# User or Custom Folders



## bcwaller (Nov 6, 2007)

When you have a bunch of programs and a hours of viewers, it would be nice to be able to store shows in folders. For example, there could be folders for "mom", "dad", "sister", and "brother" and that way each person could see their own shows more easily.

Others might want to use the folders to organize shows by type. One could have folders for family shows, reality, sci-fi, action, sports, etc. This makes it easy to choose a show to watch. In the mood for action? Want to watch Bionic Woman, Lost, or Burn Notice? Need to find something for the hour of TV the kids get before bed? Let them choose anything from the family folder.


----------



## ChickenCheese (Sep 8, 2003)

I would love to have the ability to customize a folder. I have a bunch of kids' movies that I'd like to put in their own folder.


----------



## tom.b (Feb 2, 2008)

bcwaller said:


> When you have a bunch of programs and a hours of viewers, it would be nice to be able to store shows in folders.


As a very recent ReplayTV transplant I whole-heartedly agree! It's the only complaint I have with my new S3 HD as of yet.


----------



## nerdvernacular (Apr 1, 2008)

I miss this as well from my old replay. It's nice to be able to sift through everything much faster. Also, it might be nice to offer the ability to password protect folders, so parents can keep stuff from their children.


----------



## Videodrome (Jun 20, 2008)

My biggest complain is how slow the interface is, for a brand new machine. The other is the guide updates happen , while looking at the guide. I would think the machine should be programmed to update at least the next 2 hours ahead of time.


----------



## Scopeman (Oct 22, 2002)

ChickenCheese said:


> I would love to have the ability to customize a folder.
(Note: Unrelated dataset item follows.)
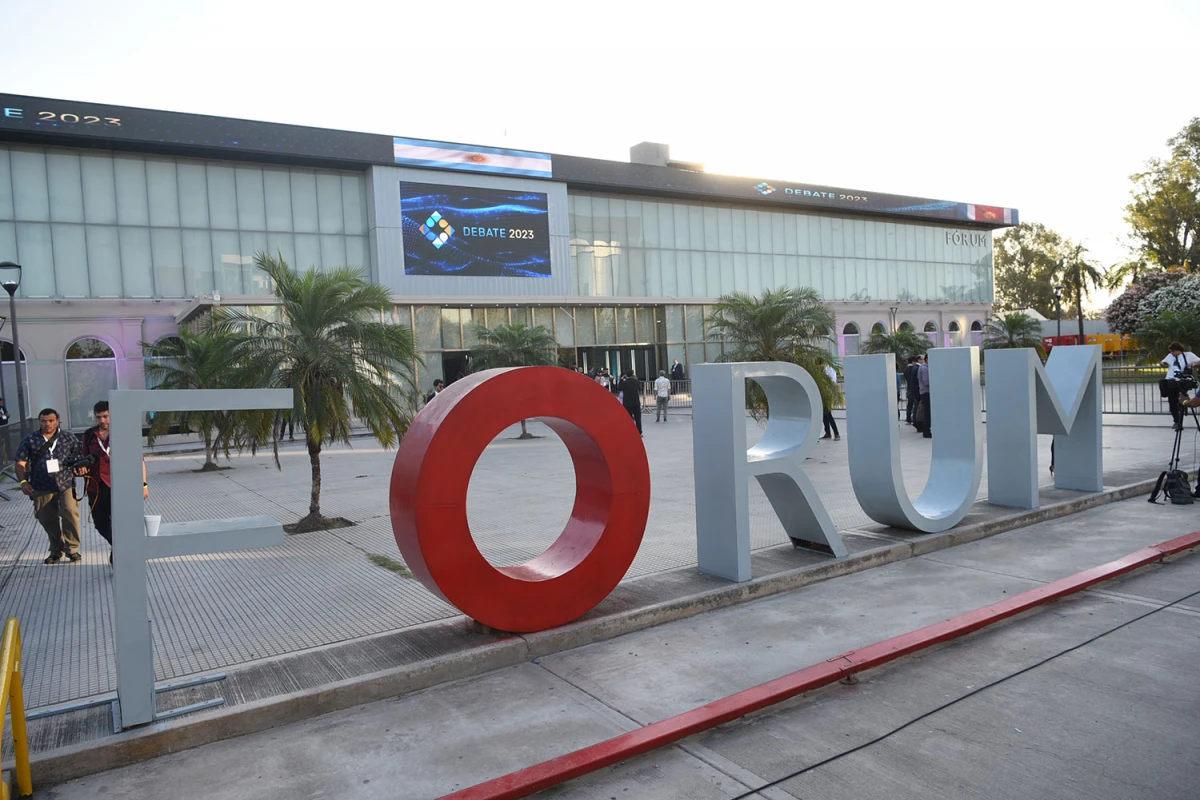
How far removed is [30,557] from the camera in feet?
30.5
I have a bunch of kids' movies that I'd like to put in their own folder.


In a different thread I posted a poor-man work around to ChickenCheese's request:
http://www.tivocommunity.com/tivo-vb/showthread.php?t=404888

I is not 100% the same thing as "User or Custom Folders" - there is clearly a better way to make it work than my short cut.

But the shortcut is the best way I have found to approximate that feature.


----------



## DaJoos (Dec 31, 2002)

To be honest I'm just posting this note so that this thread will get bumped and thus add my vote for this suggestion - Tivo powers please take note!
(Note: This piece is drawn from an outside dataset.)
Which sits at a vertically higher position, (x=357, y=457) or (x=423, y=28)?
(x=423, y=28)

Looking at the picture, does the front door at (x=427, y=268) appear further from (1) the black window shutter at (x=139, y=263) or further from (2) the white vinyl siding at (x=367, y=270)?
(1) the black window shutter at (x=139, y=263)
I absolutely love my Tivo except for two things - the ads and the lack of User folders. I don't see the ads going away, but the User folders thing can't be *that* hard to do (I'm a developer) - please give it a try.


----------



## bkdtv (Jan 9, 2003)

Although not a perfect solution, you can record anything you want and have it stored in a custom folder name...._using wishlists_.
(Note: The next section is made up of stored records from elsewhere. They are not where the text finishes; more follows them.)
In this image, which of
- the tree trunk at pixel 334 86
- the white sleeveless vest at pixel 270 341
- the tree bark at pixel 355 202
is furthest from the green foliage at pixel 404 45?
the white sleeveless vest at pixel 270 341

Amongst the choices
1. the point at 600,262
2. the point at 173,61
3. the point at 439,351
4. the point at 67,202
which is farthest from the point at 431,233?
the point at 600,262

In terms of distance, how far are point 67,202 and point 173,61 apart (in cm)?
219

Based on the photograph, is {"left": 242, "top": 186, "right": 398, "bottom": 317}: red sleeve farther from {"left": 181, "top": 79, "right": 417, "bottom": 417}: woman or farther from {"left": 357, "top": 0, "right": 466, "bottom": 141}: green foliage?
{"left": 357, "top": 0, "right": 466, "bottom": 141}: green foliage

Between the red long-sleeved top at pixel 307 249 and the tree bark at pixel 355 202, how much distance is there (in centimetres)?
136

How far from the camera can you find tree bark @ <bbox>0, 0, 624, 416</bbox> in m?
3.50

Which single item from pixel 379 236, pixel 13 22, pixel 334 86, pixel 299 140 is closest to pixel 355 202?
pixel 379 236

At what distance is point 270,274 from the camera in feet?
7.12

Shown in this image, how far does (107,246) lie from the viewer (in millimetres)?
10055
In another thread, I mentioned how you might have a "Daily News" folder with different daily news programs, each set to record daily and keep only the latest episode. For that, you would setup something like this:



















The three programs above will be recorded and organized into a "Daily News" folder.

Note the full program names are unnecessary; I just used them to make it clear to everyone what they were.


----------



## lrhorer (Aug 31, 2003)

I agree with everyone user-controlled ntive folder support on the TiVo would be a great feature, and it is one of the more commonly requested ones. There is another partial work-around, however. One can download one's recordings to a PC and arrange the recordings there however one likes, then use a utility like Galleon or pyTivo to serve the content back to the TiVo.


----------